The lanky, dishevelled visitor stops in the doorway and scrutinises the premises. Or at least that's what it looks like, his eyes hidden behind a pair of large, dark sunglasses. I throw the rag into the sink and dry my hands.

"Mac, come in or stay outside, but shut the blasted door. The night is a furnace."

It's a stupid remark, he's the one who enters from the heat. But half an hour before closing time my wits already called it a day. Mac, one of the rare locals, hesitates before he steps up to the bar. He is a semi-regular, living in a cottage thirty kilometres out. What he does there is another question. Illegal mining, perhaps, but it's none of my business.

"How can I help?"

He rests his work-worn hands on the counter and stares at nothing. Or perhaps at the shelf filled with exotic bottles behind me, I can't tell with the shades. Why does he wear them at night? Something seems off. I swallow and pick up a glass.

"What do you drink, mate? Beer?"

The slight movement of a bald head on a scrawny neck could be the nod of an ancient turtle. I interpret it as one and work the tap. When I set the foamy beer in front of Mac, he curls his gnarled fingers around the frosted glass.

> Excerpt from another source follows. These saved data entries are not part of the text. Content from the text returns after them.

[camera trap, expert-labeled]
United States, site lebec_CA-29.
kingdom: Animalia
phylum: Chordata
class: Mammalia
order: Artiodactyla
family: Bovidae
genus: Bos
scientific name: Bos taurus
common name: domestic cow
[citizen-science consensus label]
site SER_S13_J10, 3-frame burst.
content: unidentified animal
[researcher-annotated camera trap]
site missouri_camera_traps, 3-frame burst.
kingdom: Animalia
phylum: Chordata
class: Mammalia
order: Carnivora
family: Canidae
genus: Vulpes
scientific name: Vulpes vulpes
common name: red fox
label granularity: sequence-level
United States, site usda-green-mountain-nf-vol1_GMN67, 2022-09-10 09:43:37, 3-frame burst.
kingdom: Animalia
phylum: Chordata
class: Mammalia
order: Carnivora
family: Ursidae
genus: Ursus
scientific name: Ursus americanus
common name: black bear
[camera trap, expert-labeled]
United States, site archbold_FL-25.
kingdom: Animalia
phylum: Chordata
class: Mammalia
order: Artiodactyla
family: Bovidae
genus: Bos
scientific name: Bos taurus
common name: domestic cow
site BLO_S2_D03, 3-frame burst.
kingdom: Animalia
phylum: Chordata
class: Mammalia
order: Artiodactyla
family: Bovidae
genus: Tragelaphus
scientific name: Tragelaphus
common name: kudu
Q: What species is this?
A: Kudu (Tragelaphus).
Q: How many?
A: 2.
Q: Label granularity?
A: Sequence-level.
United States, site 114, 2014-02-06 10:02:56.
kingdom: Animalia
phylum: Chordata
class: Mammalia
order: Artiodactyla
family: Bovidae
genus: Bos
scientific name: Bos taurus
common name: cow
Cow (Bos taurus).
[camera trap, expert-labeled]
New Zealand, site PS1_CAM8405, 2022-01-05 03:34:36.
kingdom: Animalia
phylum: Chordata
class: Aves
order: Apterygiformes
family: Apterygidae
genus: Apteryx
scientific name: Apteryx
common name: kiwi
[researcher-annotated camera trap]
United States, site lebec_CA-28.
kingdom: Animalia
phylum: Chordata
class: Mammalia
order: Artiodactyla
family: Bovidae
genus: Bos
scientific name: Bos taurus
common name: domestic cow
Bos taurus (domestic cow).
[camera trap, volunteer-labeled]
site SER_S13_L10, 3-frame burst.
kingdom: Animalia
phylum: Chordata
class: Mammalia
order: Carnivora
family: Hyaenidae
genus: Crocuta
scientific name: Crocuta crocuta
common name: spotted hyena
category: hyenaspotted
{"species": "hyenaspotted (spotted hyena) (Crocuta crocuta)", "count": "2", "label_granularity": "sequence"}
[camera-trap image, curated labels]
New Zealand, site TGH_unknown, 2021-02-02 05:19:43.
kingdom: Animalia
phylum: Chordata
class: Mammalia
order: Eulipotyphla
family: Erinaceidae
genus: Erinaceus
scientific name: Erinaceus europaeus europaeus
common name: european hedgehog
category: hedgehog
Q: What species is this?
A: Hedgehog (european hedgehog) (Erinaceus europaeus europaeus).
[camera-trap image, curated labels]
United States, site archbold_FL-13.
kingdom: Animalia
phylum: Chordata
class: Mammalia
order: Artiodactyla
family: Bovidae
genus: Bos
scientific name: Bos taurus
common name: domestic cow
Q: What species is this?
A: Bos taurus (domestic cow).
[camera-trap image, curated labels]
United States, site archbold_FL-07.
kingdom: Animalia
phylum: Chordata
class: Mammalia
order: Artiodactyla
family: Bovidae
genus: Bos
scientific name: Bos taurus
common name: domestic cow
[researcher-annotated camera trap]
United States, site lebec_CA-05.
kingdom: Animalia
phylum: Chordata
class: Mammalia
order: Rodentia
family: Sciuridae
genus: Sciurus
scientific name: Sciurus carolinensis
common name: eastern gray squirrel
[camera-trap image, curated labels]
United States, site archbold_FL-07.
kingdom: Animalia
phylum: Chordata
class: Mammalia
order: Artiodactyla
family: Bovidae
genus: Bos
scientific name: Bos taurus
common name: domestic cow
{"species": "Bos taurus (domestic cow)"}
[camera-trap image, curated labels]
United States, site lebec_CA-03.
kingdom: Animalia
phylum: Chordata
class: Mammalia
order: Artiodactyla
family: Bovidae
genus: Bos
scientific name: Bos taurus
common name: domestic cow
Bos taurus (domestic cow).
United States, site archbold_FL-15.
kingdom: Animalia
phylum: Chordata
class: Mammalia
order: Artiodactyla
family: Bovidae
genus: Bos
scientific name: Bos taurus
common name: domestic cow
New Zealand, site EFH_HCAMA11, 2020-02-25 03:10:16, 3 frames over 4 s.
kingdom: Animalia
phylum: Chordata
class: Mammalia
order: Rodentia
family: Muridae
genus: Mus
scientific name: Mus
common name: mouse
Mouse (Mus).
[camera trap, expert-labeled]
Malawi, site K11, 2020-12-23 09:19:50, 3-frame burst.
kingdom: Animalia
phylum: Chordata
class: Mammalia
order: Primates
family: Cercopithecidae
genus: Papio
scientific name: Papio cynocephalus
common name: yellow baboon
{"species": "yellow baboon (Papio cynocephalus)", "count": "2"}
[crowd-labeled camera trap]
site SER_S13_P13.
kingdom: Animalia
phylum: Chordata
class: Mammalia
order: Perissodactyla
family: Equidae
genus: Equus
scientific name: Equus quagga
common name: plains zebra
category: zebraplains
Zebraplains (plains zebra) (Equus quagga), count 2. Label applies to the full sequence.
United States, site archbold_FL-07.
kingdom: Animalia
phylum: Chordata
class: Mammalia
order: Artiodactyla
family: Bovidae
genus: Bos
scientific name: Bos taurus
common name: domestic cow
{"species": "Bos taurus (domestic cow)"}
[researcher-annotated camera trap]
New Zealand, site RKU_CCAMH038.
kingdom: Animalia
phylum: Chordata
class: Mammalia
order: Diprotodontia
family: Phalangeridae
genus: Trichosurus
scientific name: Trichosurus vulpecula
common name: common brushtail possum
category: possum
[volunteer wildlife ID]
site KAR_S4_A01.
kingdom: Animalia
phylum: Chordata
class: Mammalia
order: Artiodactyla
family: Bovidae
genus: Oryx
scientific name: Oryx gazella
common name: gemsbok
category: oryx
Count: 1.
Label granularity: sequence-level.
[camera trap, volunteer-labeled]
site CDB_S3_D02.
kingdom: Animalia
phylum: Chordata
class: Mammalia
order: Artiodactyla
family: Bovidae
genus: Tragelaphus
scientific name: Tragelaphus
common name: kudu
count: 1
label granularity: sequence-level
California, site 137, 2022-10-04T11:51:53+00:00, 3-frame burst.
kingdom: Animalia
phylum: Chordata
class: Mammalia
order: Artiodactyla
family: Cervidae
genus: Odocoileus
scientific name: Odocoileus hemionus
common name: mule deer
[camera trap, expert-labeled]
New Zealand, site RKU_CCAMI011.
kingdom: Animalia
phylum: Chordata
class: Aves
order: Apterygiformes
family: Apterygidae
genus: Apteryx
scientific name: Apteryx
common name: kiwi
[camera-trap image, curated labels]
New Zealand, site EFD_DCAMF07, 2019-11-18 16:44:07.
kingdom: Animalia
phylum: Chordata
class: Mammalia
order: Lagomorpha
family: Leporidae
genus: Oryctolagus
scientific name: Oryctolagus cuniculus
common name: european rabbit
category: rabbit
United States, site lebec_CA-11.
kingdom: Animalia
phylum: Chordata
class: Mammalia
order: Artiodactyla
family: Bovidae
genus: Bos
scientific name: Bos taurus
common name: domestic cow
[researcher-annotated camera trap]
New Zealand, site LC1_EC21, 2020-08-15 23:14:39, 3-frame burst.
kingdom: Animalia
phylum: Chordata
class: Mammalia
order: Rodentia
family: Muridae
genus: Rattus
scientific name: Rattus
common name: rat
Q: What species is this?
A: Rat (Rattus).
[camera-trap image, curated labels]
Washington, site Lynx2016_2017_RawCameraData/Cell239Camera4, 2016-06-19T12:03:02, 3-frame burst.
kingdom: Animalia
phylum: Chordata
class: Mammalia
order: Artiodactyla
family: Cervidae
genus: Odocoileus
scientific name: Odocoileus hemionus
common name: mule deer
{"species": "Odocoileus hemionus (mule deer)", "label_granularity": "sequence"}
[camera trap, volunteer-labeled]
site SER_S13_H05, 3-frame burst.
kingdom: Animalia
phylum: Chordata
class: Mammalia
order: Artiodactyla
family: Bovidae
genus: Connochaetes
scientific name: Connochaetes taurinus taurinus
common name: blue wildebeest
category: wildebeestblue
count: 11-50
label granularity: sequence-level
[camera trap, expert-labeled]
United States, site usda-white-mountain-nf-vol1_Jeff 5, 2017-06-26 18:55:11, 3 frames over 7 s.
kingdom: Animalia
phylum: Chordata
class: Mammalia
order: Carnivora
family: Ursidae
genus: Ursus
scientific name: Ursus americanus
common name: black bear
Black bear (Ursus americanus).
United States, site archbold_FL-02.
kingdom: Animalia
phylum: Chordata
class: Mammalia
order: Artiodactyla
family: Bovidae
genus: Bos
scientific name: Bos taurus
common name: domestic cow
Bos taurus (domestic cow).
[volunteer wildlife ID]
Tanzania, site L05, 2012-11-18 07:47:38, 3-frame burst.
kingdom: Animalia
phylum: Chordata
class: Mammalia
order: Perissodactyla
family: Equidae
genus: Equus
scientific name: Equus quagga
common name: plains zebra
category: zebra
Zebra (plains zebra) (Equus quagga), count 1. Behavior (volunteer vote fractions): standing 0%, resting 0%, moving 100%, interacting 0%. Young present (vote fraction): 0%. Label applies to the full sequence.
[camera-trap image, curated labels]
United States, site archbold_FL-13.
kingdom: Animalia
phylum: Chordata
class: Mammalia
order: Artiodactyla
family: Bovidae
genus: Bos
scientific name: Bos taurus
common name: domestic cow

"Mike, would you do me a favour?"

"Hm, depends. What kind?"

"There is this stranger. Broke down. Needs a truck to pull him out of the ditch."

"Geez, Mac, sure I'll help. Tonight? Is he fine?"

Another nod. There goes my beauty sleep. But leaving some poor, broken-down bugger to pass the night alone at the roadside is out of the question.

"I'll close shop. Drink your beer. I'll be driving."

He looks too shaken to let him ride his cranky motorbike. What happened out there? I reach for the first aid box under the counter, preparing myself to witness nasty injuries.